*** EXERCISE MATERIALS ***

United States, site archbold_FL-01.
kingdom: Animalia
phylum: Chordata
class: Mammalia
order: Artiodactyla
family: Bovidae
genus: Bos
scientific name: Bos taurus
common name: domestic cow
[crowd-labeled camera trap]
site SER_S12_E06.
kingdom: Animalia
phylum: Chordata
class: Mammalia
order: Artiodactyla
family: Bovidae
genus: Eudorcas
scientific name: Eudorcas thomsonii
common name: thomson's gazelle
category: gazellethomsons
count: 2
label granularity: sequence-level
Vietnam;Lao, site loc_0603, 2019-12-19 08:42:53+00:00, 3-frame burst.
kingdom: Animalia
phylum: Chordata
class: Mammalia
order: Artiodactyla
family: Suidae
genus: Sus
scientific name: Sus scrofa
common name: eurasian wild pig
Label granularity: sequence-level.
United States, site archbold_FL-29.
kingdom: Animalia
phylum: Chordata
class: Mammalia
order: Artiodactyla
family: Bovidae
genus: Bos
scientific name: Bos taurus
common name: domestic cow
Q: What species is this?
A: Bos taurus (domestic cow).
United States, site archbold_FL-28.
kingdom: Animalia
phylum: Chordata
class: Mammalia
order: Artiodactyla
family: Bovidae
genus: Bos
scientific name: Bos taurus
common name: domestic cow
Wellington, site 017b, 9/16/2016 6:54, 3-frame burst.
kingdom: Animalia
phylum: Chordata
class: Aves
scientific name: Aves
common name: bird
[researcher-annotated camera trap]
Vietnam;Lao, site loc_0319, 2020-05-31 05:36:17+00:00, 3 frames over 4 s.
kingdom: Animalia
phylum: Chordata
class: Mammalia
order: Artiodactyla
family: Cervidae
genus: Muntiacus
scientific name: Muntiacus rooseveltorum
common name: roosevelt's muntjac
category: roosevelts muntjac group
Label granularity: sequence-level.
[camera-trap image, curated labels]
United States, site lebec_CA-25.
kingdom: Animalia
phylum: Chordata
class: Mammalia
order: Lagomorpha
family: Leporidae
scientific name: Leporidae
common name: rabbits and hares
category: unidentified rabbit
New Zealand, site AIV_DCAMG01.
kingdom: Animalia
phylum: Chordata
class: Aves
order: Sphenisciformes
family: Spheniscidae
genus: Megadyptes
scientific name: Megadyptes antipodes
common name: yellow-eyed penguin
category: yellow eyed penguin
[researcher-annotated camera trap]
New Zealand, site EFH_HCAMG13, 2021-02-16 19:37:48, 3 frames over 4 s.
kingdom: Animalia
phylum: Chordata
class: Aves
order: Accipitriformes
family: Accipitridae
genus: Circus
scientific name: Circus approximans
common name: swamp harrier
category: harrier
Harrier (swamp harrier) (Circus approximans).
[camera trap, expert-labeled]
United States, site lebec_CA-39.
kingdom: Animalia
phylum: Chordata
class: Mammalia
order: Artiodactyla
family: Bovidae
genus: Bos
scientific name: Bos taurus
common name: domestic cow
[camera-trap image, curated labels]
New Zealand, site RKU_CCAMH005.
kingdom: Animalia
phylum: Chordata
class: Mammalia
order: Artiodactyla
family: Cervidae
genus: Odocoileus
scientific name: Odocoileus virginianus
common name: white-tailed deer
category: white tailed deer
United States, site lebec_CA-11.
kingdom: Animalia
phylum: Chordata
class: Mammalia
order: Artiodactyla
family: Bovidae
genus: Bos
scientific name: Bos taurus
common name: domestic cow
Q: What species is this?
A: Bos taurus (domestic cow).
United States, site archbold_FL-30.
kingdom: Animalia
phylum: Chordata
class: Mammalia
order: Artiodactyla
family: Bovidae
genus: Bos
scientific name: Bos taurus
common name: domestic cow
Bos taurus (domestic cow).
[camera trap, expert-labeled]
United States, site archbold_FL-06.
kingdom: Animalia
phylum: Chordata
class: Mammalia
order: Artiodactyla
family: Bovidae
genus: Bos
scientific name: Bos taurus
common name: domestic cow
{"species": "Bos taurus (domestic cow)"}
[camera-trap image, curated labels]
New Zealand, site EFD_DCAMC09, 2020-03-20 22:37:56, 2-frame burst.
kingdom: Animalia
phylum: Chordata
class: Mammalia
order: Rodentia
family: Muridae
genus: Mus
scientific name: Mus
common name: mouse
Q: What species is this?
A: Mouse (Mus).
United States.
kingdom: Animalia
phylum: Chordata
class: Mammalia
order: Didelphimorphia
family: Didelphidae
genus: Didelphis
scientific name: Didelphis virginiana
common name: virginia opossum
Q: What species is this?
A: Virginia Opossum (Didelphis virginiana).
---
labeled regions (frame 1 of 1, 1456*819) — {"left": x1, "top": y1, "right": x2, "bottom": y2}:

*** End of EXERCISE MATERIALS ***

## [EXERCISE BRIEF]
Transcribe the entries exactly.

## [OUTPUT BELOW]
United States, site archbold_FL-01.
kingdom: Animalia
phylum: Chordata
class: Mammalia
order: Artiodactyla
family: Bovidae
genus: Bos
scientific name: Bos taurus
common name: domestic cow
[crowd-labeled camera trap]
site SER_S12_E06.
kingdom: Animalia
phylum: Chordata
class: Mammalia
order: Artiodactyla
family: Bovidae
genus: Eudorcas
scientific name: Eudorcas thomsonii
common name: thomson's gazelle
category: gazellethomsons
count: 2
label granularity: sequence-level
Vietnam;Lao, site loc_0603, 2019-12-19 08:42:53+00:00, 3-frame burst.
kingdom: Animalia
phylum: Chordata
class: Mammalia
order: Artiodactyla
family: Suidae
genus: Sus
scientific name: Sus scrofa
common name: eurasian wild pig
Label granularity: sequence-level.
United States, site archbold_FL-29.
kingdom: Animalia
phylum: Chordata
class: Mammalia
order: Artiodactyla
family: Bovidae
genus: Bos
scientific name: Bos taurus
common name: domestic cow
Q: What species is this?
A: Bos taurus (domestic cow).
United States, site archbold_FL-28.
kingdom: Animalia
phylum: Chordata
class: Mammalia
order: Artiodactyla
family: Bovidae
genus: Bos
scientific name: Bos taurus
common name: domestic cow
Wellington, site 017b, 9/16/2016 6:54, 3-frame burst.
kingdom: Animalia
phylum: Chordata
class: Aves
scientific name: Aves
common name: bird
[researcher-annotated camera trap]
Vietnam;Lao, site loc_0319, 2020-05-31 05:36:17+00:00, 3 frames over 4 s.
kingdom: Animalia
phylum: Chordata
class: Mammalia
order: Artiodactyla
family: Cervidae
genus: Muntiacus
scientific name: Muntiacus rooseveltorum
common name: roosevelt's muntjac
category: roosevelts muntjac group
Label granularity: sequence-level.
[camera-trap image, curated labels]
United States, site lebec_CA-25.
kingdom: Animalia
phylum: Chordata
class: Mammalia
order: Lagomorpha
family: Leporidae
scientific name: Leporidae
common name: rabbits and hares
category: unidentified rabbit
New Zealand, site AIV_DCAMG01.
kingdom: Animalia
phylum: Chordata
class: Aves
order: Sphenisciformes
family: Spheniscidae
genus: Megadyptes
scientific name: Megadyptes antipodes
common name: yellow-eyed penguin
category: yellow eyed penguin
[researcher-annotated camera trap]
New Zealand, site EFH_HCAMG13, 2021-02-16 19:37:48, 3 frames over 4 s.
kingdom: Animalia
phylum: Chordata
class: Aves
order: Accipitriformes
family: Accipitridae
genus: Circus
scientific name: Circus approximans
common name: swamp harrier
category: harrier
Harrier (swamp harrier) (Circus approximans).
[camera trap, expert-labeled]
United States, site lebec_CA-39.
kingdom: Animalia
phylum: Chordata
class: Mammalia
order: Artiodactyla
family: Bovidae
genus: Bos
scientific name: Bos taurus
common name: domestic cow
[camera-trap image, curated labels]
New Zealand, site RKU_CCAMH005.
kingdom: Animalia
phylum: Chordata
class: Mammalia
order: Artiodactyla
family: Cervidae
genus: Odocoileus
scientific name: Odocoileus virginianus
common name: white-tailed deer
category: white tailed deer
United States, site lebec_CA-11.
kingdom: Animalia
phylum: Chordata
class: Mammalia
order: Artiodactyla
family: Bovidae
genus: Bos
scientific name: Bos taurus
common name: domestic cow
Q: What species is this?
A: Bos taurus (domestic cow).
United States, site archbold_FL-30.
kingdom: Animalia
phylum: Chordata
class: Mammalia
order: Artiodactyla
family: Bovidae
genus: Bos
scientific name: Bos taurus
common name: domestic cow
Bos taurus (domestic cow).
[camera trap, expert-labeled]
United States, site archbold_FL-06.
kingdom: Animalia
phylum: Chordata
class: Mammalia
order: Artiodactyla
family: Bovidae
genus: Bos
scientific name: Bos taurus
common name: domestic cow
{"species": "Bos taurus (domestic cow)"}
[camera-trap image, curated labels]
New Zealand, site EFD_DCAMC09, 2020-03-20 22:37:56, 2-frame burst.
kingdom: Animalia
phylum: Chordata
class: Mammalia
order: Rodentia
family: Muridae
genus: Mus
scientific name: Mus
common name: mouse
Q: What species is this?
A: Mouse (Mus).
United States.
kingdom: Animalia
phylum: Chordata
class: Mammalia
order: Didelphimorphia
family: Didelphidae
genus: Didelphis
scientific name: Didelphis virginiana
common name: virginia opossum
Q: What species is this?
A: Virginia Opossum (Didelphis virginiana).
---
labeled regions (frame 1 of 1, 1456*819) — {"left": x1, "top": y1, "right": x2, "bottom": y2}:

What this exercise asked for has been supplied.